Fair enough. But there is a third resource that is seldom referenced. It doesn’t show up on budget sheets or business pro formas. It won’t be factored in when you calculate your profit margins or return on investment.
But without it, you’re toast.
Not just your physical energy, either. Although I feel strongly about making sure clients are protecting their physical energy by eating right, getting enough sleep, taking time for R&R and so on. But think about what drives a business. It’s not just your ability to physically perform tasks. Your business runs on creative energy, problem-solving energy, emotional energy, even spiritual energy.
Don’t believe me? Think about the last time you had to make a difficult decision in your business or respond to an irate employee, customer or vendor. What about that time you found out that your killer product idea, the one you’ve spent months, or even years, developing, has just been launched, by someone else.
What kind of energy did it take to weigh all the factors and take a calculated risk? What kind of energy did you spend engaging with an angry person and turning them into a loyal ally? What kind of energy was required to turn on a dime and create a new approach to your product, or to let go of all the investment and attachment you had to your product’s success and starting planning your next big thing?
Not physical. Although you were probably physically exhausted when all was said and done.
So if your energy is your most important currency, how do you invest it wisely and leverage it fully?
Three ways you can start today:
1. Stop managing time
Of course, we don’t really manage time. If I ever learn to stretch or compact time I’ll be sure and write an article about it.
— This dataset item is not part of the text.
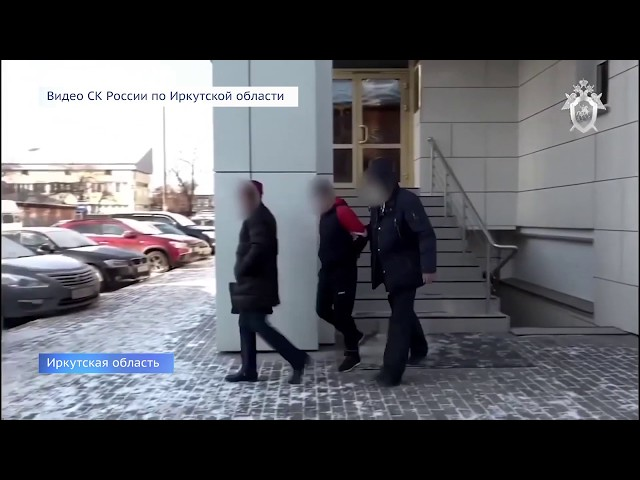 Задержан террорист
What we manage is how we use time.
Most of us treat our calendars as though every hour on it took the same amount of energy. We don’t take into account that a two-hour strategy session with the team requires a different energy investment than two hours of reconciling accounts. So we fill our hours, and destroy our energy reserves.
In fact, most of us aren’t even aware of how much energy, or what type of energy, the events on our schedules, or the tasks on our to-do lists take. We aren’t self-aware enough to notice that a two-hour strategy session leaves us tired and exhilarated the same way a great exercise class does, while two hours at a desk balancing the books leaves us drained and cranky. Or maybe, for you, it’s the other way around.
But if you’ll pay attention to the tasks that leave you depleted, and delegate those even if you think you’re good at them, or you think you “should” do them, you’ll have more energy to invest elsewhere.
2. Schedule for a balanced energy budget
Some things you just can’t delegate and still stay in touch with your business. That two-hour strategy session may require your presence, if not your leadership. So don’t schedule it the same day that you have another meeting or task that is going to require the same type of energy. If it’s your creative energy that is drained, make it is the only creative activity in your morning. If wrangling so many people’s ideas and input wears you out, balance it by only using the rest of your day for tasks that don’t require interaction with other people.
3. Problem-solve the problem, not the symptom
We sabotage our energy reserves (and waste a lot of time and money) by trying to fix the business one incident at a time. We create new rules, implement new systems and make new agreements with our staff and with our clients when there is usually a master domino we can push that will make a lot of other dominos all fall down.
Spend your energy (and time and money) identifying the root of the problem, and creating a definitive solution, rather than going for reactionary quick fixes that provide only superficial and temporary solutions.
Sure, energy is a renewable resource. But why squander it? After all, it’s the fuel that keeps the engine running!